### [Problem requirements]
Copy out the source records below line for line, leaving every character as it is.

Source records
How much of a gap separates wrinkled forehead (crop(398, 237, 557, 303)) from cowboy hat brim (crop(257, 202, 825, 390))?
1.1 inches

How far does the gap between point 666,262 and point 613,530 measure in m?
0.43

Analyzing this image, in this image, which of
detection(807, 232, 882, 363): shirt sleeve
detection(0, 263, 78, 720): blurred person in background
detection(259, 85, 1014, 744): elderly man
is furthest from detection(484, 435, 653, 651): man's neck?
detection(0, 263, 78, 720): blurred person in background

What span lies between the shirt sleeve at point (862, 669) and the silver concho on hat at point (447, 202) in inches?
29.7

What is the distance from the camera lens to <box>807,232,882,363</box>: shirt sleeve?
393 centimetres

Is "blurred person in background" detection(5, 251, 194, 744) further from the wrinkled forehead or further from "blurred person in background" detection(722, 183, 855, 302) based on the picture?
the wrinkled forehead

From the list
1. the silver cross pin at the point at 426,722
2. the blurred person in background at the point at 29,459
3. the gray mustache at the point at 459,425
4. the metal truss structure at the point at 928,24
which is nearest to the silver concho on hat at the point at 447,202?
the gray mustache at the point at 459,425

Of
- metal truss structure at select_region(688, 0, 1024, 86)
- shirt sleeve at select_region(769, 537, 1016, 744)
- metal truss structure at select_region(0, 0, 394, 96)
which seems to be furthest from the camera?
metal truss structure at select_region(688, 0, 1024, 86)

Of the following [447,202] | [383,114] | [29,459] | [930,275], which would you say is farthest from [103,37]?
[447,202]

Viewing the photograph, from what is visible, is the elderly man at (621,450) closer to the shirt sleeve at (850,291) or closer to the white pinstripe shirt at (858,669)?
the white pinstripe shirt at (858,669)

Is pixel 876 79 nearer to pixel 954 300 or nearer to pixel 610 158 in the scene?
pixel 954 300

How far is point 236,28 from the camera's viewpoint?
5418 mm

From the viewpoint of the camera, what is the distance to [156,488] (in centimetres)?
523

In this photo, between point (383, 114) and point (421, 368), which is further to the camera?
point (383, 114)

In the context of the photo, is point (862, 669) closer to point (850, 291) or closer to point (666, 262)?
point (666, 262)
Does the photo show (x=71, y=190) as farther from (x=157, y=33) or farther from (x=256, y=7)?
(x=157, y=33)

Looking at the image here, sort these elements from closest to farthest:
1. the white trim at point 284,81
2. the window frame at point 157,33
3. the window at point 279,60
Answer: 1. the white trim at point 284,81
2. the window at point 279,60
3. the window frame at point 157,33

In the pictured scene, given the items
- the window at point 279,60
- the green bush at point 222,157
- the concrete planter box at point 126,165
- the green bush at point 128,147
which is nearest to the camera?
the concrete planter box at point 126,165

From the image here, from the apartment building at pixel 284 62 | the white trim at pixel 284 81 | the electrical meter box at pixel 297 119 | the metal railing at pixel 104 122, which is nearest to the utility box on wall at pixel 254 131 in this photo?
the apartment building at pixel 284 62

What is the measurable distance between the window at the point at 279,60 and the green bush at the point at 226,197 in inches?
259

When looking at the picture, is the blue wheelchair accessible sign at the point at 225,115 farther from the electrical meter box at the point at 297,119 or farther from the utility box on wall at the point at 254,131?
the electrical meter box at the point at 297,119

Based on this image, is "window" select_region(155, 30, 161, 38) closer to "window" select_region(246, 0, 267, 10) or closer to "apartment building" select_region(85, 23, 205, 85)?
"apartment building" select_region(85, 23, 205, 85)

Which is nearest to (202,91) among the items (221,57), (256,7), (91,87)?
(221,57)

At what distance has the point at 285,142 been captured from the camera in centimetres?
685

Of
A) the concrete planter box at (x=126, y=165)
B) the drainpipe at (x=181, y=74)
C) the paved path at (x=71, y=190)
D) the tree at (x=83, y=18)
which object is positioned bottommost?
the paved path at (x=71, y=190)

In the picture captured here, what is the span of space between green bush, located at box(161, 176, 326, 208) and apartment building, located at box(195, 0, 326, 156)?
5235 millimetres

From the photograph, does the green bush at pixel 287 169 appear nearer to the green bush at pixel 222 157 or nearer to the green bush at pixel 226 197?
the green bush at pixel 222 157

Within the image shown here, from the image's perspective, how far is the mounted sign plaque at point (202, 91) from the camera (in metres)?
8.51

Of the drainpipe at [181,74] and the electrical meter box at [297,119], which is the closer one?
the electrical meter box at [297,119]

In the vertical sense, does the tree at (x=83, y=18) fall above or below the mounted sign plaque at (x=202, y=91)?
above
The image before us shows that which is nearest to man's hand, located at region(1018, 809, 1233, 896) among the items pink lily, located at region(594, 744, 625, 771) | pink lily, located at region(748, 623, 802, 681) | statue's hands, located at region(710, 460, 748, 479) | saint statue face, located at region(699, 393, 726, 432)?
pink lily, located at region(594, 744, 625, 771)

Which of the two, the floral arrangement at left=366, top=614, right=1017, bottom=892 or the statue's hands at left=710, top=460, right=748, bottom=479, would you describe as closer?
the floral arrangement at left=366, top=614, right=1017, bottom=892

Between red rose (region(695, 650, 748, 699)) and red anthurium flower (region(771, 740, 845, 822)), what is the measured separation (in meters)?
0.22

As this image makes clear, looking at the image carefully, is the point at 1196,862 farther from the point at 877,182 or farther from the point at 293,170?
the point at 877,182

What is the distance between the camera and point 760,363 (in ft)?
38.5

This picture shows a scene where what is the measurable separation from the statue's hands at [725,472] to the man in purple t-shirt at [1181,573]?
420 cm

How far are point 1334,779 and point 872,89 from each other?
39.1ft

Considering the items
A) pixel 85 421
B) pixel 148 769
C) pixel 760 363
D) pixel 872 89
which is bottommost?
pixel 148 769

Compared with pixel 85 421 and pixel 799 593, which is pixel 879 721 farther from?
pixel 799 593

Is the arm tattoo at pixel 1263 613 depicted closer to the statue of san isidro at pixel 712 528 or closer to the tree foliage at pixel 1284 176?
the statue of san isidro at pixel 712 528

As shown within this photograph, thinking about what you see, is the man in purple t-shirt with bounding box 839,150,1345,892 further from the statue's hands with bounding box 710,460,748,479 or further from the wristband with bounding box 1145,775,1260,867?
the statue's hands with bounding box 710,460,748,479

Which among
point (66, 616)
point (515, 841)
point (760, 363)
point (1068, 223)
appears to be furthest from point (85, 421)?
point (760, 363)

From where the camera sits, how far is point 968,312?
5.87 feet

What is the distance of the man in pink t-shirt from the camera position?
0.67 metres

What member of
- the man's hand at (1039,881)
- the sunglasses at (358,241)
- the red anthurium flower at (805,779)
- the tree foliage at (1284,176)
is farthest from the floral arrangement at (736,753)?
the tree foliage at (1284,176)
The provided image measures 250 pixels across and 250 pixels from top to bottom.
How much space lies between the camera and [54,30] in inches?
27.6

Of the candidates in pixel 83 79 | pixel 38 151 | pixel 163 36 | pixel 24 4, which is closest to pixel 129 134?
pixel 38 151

### [Solved exercise]
How much of a gap separates wrinkled forehead (crop(398, 237, 557, 303)) from cowboy hat brim (crop(257, 202, 825, 390))?
1.1 inches

How far does the gap between point 666,262 and point 613,530 measure in m?
0.43

Analyzing this image, in this image, which of
detection(807, 232, 882, 363): shirt sleeve
detection(0, 263, 78, 720): blurred person in background
detection(259, 85, 1014, 744): elderly man
is furthest from detection(484, 435, 653, 651): man's neck?
detection(0, 263, 78, 720): blurred person in background

What span lies between the shirt sleeve at point (862, 669) and the silver concho on hat at point (447, 202) in inches?
29.7

What is the distance from the camera lens to <box>807,232,882,363</box>: shirt sleeve?
393 centimetres

Is "blurred person in background" detection(5, 251, 194, 744) further from the wrinkled forehead or further from "blurred person in background" detection(722, 183, 855, 302) based on the picture?
the wrinkled forehead

From the list
1. the silver cross pin at the point at 426,722
2. the blurred person in background at the point at 29,459
3. the gray mustache at the point at 459,425
4. the metal truss structure at the point at 928,24
which is nearest to the silver concho on hat at the point at 447,202?
the gray mustache at the point at 459,425

Of
- metal truss structure at select_region(688, 0, 1024, 86)
- shirt sleeve at select_region(769, 537, 1016, 744)
- metal truss structure at select_region(0, 0, 394, 96)
which seems to be furthest from the camera?
metal truss structure at select_region(688, 0, 1024, 86)

Of the following [447,202] | [383,114] | [29,459] | [930,275], which would you say is farthest from [103,37]?
[447,202]

Viewing the photograph, from what is visible, is the elderly man at (621,450) closer to the shirt sleeve at (850,291) or closer to the white pinstripe shirt at (858,669)?
the white pinstripe shirt at (858,669)

Is pixel 876 79 nearer to pixel 954 300 or nearer to pixel 610 158 in the scene?
pixel 954 300

How far is point 236,28 from the camera's viewpoint?
5418 mm

From the viewpoint of the camera, what is the distance to [156,488] (in centimetres)?
523

In this photo, between point (383, 114) and point (421, 368), which is further to the camera?
point (383, 114)

In the context of the photo, is point (862, 669) closer to point (850, 291) or closer to point (666, 262)?
point (666, 262)
Does the photo show (x=71, y=190) as farther from (x=157, y=33) or farther from (x=256, y=7)?
(x=157, y=33)

Looking at the image here, sort these elements from closest to farthest:
1. the white trim at point 284,81
2. the window frame at point 157,33
3. the window at point 279,60
Answer: 1. the white trim at point 284,81
2. the window at point 279,60
3. the window frame at point 157,33

In the pictured scene, given the items
- the window at point 279,60
- the green bush at point 222,157
- the concrete planter box at point 126,165
- the green bush at point 128,147
which is nearest to the camera?
the concrete planter box at point 126,165

From the image here, from the apartment building at pixel 284 62 | the white trim at pixel 284 81 | the electrical meter box at pixel 297 119 | the metal railing at pixel 104 122, which is nearest to the utility box on wall at pixel 254 131 in this photo?
the apartment building at pixel 284 62

What is the measurable distance between the window at the point at 279,60 and the green bush at the point at 226,197 in inches?
259

When looking at the picture, is the blue wheelchair accessible sign at the point at 225,115 farther from the electrical meter box at the point at 297,119 or farther from the utility box on wall at the point at 254,131?
the electrical meter box at the point at 297,119

Based on this image, is "window" select_region(155, 30, 161, 38) closer to "window" select_region(246, 0, 267, 10) or closer to "apartment building" select_region(85, 23, 205, 85)?
"apartment building" select_region(85, 23, 205, 85)

Which is nearest to (202,91) among the items (221,57), (256,7), (91,87)?
(221,57)

At what distance has the point at 285,142 been captured from the camera in centimetres?
685

Of
A) the concrete planter box at (x=126, y=165)
B) the drainpipe at (x=181, y=74)
C) the paved path at (x=71, y=190)
D) the tree at (x=83, y=18)
which object is positioned bottommost?
the paved path at (x=71, y=190)

In the picture captured here, what is the span of space between green bush, located at box(161, 176, 326, 208) and apartment building, located at box(195, 0, 326, 156)?
5235 millimetres

From the photograph, does the green bush at pixel 287 169 appear nearer to the green bush at pixel 222 157 or nearer to the green bush at pixel 226 197?
the green bush at pixel 222 157

Within the image shown here, from the image's perspective, how far is the mounted sign plaque at point (202, 91) from the camera (in metres)?
8.51

Of the drainpipe at [181,74] and the electrical meter box at [297,119], which is the closer one?
the electrical meter box at [297,119]

In the vertical sense, does the tree at (x=83, y=18) fall above or below the mounted sign plaque at (x=202, y=91)?
above
The image before us shows that which is nearest to man's hand, located at region(1018, 809, 1233, 896) among the items pink lily, located at region(594, 744, 625, 771) | pink lily, located at region(748, 623, 802, 681) | statue's hands, located at region(710, 460, 748, 479) | saint statue face, located at region(699, 393, 726, 432)?
pink lily, located at region(594, 744, 625, 771)

Which of the two, the floral arrangement at left=366, top=614, right=1017, bottom=892 or the statue's hands at left=710, top=460, right=748, bottom=479, would you describe as closer?
the floral arrangement at left=366, top=614, right=1017, bottom=892

Between red rose (region(695, 650, 748, 699)) and red anthurium flower (region(771, 740, 845, 822)), what is the measured separation (in meters)?
0.22

As this image makes clear, looking at the image carefully, is the point at 1196,862 farther from the point at 877,182 or farther from the point at 293,170?
the point at 877,182

What is the distance between the camera and point 760,363 (in ft)?
38.5

This picture shows a scene where what is the measurable separation from the statue's hands at [725,472] to the man in purple t-shirt at [1181,573]?
420 cm

How far are point 1334,779 and point 872,89 from each other?
39.1ft

Considering the items
A) pixel 85 421
B) pixel 148 769
C) pixel 760 363
D) pixel 872 89
which is bottommost?
pixel 148 769

Compared with pixel 85 421 and pixel 799 593, which is pixel 879 721 farther from?
pixel 799 593

Is the arm tattoo at pixel 1263 613 depicted closer to the statue of san isidro at pixel 712 528 or closer to the tree foliage at pixel 1284 176?
the statue of san isidro at pixel 712 528

As shown within this photograph, thinking about what you see, is the man in purple t-shirt with bounding box 839,150,1345,892 further from the statue's hands with bounding box 710,460,748,479 or further from the wristband with bounding box 1145,775,1260,867?
the statue's hands with bounding box 710,460,748,479

Which among
point (66, 616)
point (515, 841)
point (760, 363)
point (1068, 223)
appears to be furthest from point (85, 421)?
point (760, 363)

From where the camera sits, how far is point 968,312?
5.87 feet

What is the distance of the man in pink t-shirt from the camera position?
0.67 metres

What member of
- the man's hand at (1039,881)
- the sunglasses at (358,241)
- the red anthurium flower at (805,779)
- the tree foliage at (1284,176)
is farthest from the floral arrangement at (736,753)?
the tree foliage at (1284,176)
The provided image measures 250 pixels across and 250 pixels from top to bottom.
How much space lies between the camera and [54,30] in inches?
27.6

Of the candidates in pixel 83 79 | pixel 38 151 | pixel 163 36 | pixel 24 4, which is closest to pixel 129 134?
pixel 38 151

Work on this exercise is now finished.